- Cover art
- Developer: Tose
- Publisher: Takara
- Platform: Family Computer
- Release: JP: March 25, 1987;
- Genre: 2D action platformer
- Mode: Single-player

= Lost Word of Jenny =

1987 video game

Lost Word of Jenny (ロストワード・オブ・ジェニー, Rosuto Wādo obu Jenī), styled on-screen as Lost Word of JeNnY, is a map-based action video game for the Family Computer which was released in 1987. The game is a licensed tie-in to the Takara doll, Jenny.

==Summary==

===Gameplay information===
In the actual stages of the game, it reverts to a side scrolling view. The map mode is similar to the map mode in the Teenage Mutant Ninja Turtles video game.

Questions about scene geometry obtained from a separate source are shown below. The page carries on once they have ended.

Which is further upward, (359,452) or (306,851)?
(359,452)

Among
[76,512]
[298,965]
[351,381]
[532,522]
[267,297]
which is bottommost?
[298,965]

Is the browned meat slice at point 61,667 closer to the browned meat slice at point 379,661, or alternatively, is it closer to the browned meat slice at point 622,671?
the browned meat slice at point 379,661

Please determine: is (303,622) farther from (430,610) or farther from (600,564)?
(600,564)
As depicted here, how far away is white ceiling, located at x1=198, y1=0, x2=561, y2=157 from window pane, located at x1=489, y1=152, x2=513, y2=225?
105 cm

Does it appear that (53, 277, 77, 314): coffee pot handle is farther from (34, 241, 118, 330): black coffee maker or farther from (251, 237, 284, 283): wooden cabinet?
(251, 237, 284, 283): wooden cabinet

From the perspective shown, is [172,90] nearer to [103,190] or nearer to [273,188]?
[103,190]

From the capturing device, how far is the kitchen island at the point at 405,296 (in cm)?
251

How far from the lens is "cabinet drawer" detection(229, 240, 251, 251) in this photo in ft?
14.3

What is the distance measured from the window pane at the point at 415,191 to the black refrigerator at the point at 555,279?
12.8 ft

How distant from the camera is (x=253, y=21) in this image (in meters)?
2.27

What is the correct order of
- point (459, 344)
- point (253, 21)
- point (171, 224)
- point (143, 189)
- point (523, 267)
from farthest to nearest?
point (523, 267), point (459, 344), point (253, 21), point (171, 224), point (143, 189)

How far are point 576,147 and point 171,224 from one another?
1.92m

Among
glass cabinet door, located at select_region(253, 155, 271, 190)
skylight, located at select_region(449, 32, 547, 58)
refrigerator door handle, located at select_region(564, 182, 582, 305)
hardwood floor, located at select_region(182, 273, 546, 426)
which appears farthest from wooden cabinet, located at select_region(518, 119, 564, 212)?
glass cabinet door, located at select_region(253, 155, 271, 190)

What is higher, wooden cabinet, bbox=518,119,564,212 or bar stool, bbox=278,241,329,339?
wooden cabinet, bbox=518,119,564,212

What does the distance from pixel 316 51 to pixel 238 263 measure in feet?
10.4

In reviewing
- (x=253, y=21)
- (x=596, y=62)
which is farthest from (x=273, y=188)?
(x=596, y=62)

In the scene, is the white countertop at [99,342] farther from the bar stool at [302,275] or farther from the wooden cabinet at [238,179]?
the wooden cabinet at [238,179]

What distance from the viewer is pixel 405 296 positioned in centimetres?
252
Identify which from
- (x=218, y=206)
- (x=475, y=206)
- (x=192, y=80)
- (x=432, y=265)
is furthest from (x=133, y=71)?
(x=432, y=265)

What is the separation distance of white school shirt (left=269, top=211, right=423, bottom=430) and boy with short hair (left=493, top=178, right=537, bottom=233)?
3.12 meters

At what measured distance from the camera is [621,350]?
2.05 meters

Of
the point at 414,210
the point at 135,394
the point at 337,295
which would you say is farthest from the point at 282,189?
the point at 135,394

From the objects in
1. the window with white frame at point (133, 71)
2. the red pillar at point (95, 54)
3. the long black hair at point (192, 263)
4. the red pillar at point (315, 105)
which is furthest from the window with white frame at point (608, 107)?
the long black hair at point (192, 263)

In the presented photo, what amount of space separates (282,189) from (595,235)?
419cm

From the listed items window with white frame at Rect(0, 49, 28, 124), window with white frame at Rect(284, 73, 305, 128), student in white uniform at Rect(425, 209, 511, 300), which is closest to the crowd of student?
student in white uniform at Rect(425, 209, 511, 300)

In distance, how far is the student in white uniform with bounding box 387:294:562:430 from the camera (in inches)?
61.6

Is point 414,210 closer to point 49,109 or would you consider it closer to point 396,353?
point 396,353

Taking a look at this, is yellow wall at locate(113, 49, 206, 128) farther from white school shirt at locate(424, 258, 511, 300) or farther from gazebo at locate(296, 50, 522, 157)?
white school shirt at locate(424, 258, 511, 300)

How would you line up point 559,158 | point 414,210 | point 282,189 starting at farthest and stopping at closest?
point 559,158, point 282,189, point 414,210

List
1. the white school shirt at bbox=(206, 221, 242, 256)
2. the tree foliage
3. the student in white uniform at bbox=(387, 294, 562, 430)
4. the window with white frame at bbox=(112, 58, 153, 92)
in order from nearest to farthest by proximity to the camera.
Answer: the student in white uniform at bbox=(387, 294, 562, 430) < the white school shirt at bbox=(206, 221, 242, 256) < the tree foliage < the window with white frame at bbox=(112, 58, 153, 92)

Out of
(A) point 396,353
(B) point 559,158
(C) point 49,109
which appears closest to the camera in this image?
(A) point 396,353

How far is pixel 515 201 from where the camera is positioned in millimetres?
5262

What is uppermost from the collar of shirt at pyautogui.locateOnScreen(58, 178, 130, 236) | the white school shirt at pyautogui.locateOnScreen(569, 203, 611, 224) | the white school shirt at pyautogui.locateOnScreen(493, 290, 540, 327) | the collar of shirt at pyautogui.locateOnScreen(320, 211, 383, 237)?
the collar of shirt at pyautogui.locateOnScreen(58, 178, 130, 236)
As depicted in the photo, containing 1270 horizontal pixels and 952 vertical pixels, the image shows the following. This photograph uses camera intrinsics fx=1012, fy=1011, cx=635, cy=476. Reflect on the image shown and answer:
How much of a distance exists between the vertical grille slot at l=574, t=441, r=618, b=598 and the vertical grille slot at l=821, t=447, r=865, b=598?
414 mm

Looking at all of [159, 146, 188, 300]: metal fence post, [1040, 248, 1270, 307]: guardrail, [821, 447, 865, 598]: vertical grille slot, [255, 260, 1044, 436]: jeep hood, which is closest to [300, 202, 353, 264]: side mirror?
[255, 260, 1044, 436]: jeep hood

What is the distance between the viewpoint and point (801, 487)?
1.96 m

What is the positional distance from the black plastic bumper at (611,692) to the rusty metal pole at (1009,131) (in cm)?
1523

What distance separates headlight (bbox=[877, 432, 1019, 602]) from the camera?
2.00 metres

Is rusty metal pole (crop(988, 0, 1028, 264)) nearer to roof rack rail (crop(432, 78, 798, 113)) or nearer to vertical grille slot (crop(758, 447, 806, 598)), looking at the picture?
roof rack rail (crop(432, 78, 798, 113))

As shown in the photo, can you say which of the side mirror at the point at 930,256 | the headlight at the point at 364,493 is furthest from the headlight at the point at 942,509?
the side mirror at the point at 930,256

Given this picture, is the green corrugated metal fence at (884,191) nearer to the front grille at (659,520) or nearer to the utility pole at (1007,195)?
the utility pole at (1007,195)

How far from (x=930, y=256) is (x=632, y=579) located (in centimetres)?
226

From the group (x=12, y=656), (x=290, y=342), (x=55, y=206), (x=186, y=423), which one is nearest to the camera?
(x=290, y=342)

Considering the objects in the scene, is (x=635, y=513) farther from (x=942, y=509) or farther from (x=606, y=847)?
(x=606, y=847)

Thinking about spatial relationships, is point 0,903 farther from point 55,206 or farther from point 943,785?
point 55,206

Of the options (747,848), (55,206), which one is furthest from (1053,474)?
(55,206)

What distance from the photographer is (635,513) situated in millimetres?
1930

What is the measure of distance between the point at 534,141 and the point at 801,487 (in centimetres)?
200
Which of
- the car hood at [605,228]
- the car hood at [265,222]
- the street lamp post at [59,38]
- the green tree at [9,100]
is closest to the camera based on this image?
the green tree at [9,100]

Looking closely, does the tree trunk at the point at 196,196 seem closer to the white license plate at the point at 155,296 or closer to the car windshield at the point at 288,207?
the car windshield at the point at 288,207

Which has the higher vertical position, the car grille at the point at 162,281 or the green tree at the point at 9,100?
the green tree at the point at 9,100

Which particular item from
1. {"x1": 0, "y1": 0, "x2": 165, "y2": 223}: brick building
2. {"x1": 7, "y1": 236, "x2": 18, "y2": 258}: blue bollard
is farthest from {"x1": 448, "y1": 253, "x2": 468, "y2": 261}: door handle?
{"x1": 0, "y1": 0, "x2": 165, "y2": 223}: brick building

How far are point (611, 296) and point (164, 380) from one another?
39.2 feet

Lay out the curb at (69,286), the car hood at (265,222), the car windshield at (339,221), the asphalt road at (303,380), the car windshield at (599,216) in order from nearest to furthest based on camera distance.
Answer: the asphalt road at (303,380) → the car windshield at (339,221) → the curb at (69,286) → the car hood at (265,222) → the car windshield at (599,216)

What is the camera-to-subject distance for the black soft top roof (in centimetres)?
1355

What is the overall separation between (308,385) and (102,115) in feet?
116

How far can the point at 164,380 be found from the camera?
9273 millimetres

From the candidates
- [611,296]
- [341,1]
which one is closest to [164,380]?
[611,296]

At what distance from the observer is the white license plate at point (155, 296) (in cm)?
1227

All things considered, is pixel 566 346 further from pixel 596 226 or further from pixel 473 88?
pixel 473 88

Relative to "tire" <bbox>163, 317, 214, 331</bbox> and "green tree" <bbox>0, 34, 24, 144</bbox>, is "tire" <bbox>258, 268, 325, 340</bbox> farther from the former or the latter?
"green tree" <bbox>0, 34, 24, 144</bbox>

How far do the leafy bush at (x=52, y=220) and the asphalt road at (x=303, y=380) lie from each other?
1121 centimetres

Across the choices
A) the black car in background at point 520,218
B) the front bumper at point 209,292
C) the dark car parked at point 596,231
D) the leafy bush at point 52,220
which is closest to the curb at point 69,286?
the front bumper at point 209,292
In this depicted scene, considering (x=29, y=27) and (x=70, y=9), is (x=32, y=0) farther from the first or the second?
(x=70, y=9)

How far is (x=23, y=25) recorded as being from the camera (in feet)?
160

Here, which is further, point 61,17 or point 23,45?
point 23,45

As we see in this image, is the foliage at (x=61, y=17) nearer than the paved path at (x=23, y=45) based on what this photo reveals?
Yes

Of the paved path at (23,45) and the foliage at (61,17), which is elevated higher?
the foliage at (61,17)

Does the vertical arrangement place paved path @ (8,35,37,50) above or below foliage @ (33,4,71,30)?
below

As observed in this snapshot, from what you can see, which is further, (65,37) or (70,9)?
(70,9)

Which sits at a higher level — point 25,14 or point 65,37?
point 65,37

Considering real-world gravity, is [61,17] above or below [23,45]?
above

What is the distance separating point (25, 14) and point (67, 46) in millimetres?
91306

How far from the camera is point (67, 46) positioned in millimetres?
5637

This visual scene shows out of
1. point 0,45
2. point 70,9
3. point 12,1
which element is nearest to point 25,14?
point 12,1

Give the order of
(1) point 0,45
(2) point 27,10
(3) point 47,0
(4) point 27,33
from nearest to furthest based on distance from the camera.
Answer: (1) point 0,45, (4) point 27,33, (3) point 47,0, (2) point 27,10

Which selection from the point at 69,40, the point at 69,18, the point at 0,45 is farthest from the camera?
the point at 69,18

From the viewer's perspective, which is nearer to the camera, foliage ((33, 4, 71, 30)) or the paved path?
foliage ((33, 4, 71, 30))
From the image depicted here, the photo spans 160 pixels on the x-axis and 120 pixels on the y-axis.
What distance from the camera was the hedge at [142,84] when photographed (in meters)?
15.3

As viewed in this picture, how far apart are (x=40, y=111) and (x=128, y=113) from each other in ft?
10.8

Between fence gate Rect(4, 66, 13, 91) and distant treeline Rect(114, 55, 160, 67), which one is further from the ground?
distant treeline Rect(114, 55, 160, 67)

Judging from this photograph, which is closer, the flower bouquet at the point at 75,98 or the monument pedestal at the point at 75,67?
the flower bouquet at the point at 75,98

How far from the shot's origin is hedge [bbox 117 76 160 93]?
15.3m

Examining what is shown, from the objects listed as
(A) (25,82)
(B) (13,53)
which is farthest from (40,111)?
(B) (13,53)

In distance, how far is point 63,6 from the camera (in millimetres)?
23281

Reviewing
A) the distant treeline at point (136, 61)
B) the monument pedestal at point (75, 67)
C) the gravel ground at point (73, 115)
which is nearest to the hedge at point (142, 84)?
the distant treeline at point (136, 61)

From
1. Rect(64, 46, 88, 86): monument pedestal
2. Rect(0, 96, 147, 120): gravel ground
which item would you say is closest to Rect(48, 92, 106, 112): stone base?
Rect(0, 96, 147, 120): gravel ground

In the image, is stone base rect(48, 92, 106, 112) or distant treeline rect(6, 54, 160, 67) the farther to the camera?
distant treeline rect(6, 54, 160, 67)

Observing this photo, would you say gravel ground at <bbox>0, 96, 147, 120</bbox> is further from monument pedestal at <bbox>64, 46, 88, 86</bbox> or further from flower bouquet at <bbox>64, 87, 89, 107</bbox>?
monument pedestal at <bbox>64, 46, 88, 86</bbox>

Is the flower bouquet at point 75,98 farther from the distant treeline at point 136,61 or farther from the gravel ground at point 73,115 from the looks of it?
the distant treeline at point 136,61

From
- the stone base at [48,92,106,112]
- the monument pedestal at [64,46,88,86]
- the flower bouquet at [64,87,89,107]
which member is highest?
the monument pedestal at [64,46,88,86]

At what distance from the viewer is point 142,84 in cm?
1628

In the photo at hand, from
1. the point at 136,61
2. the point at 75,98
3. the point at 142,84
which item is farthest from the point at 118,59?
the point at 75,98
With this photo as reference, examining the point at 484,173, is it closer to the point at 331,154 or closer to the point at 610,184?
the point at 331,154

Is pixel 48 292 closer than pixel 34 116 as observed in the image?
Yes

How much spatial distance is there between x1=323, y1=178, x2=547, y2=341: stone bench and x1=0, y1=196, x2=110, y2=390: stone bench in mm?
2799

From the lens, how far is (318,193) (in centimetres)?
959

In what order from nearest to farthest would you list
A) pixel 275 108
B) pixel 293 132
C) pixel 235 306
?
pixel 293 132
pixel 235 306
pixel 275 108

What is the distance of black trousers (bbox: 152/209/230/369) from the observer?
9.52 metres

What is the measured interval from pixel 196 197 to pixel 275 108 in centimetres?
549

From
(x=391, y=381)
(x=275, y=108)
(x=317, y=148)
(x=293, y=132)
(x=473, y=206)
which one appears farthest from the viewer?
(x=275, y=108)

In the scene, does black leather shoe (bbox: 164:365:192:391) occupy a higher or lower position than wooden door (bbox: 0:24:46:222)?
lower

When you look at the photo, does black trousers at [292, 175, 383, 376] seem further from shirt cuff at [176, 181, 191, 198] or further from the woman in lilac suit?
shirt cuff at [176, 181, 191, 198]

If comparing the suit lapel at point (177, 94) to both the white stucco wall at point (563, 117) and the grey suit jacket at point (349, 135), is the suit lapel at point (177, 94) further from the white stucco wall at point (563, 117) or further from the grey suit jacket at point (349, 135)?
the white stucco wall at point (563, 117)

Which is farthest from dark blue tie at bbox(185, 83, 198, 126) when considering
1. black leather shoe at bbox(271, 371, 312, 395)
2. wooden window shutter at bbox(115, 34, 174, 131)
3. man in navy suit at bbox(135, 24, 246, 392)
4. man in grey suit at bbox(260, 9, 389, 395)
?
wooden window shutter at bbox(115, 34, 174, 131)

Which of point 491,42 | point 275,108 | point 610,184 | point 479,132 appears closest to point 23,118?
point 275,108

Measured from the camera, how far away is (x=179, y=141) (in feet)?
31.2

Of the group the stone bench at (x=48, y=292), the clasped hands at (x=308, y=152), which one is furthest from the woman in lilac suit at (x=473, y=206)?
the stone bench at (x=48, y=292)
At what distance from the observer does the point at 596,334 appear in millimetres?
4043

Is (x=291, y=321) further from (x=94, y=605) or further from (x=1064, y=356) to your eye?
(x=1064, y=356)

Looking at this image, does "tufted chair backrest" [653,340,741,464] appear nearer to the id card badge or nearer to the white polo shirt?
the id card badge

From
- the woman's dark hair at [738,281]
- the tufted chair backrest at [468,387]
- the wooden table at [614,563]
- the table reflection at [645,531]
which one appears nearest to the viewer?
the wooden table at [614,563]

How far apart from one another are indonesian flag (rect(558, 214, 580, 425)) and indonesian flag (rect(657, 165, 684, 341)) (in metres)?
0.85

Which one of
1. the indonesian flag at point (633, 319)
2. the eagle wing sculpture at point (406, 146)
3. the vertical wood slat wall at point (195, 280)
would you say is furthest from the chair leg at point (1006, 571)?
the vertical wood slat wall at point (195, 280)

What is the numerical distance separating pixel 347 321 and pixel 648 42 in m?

The game was released on March 25, 1987 and gives the player three lives to solve their quest.

===Characters===
- Jenny
 She is the protagonist based on a then-popular doll in Japan.
- Blackie
 He is a killer.
- Chu
 A rat with a lovely face but a bad character.
- God of Death Skeleton
 He is the messenger from Hell.
- Pumpkin Man
 The man is wearing a pumpkin on his head.
- Frogman
 He is the frog from the Flower Land.
- Bibi Order
 They are dressed in KKK-style clothes. A collection of the world's most powerful evil.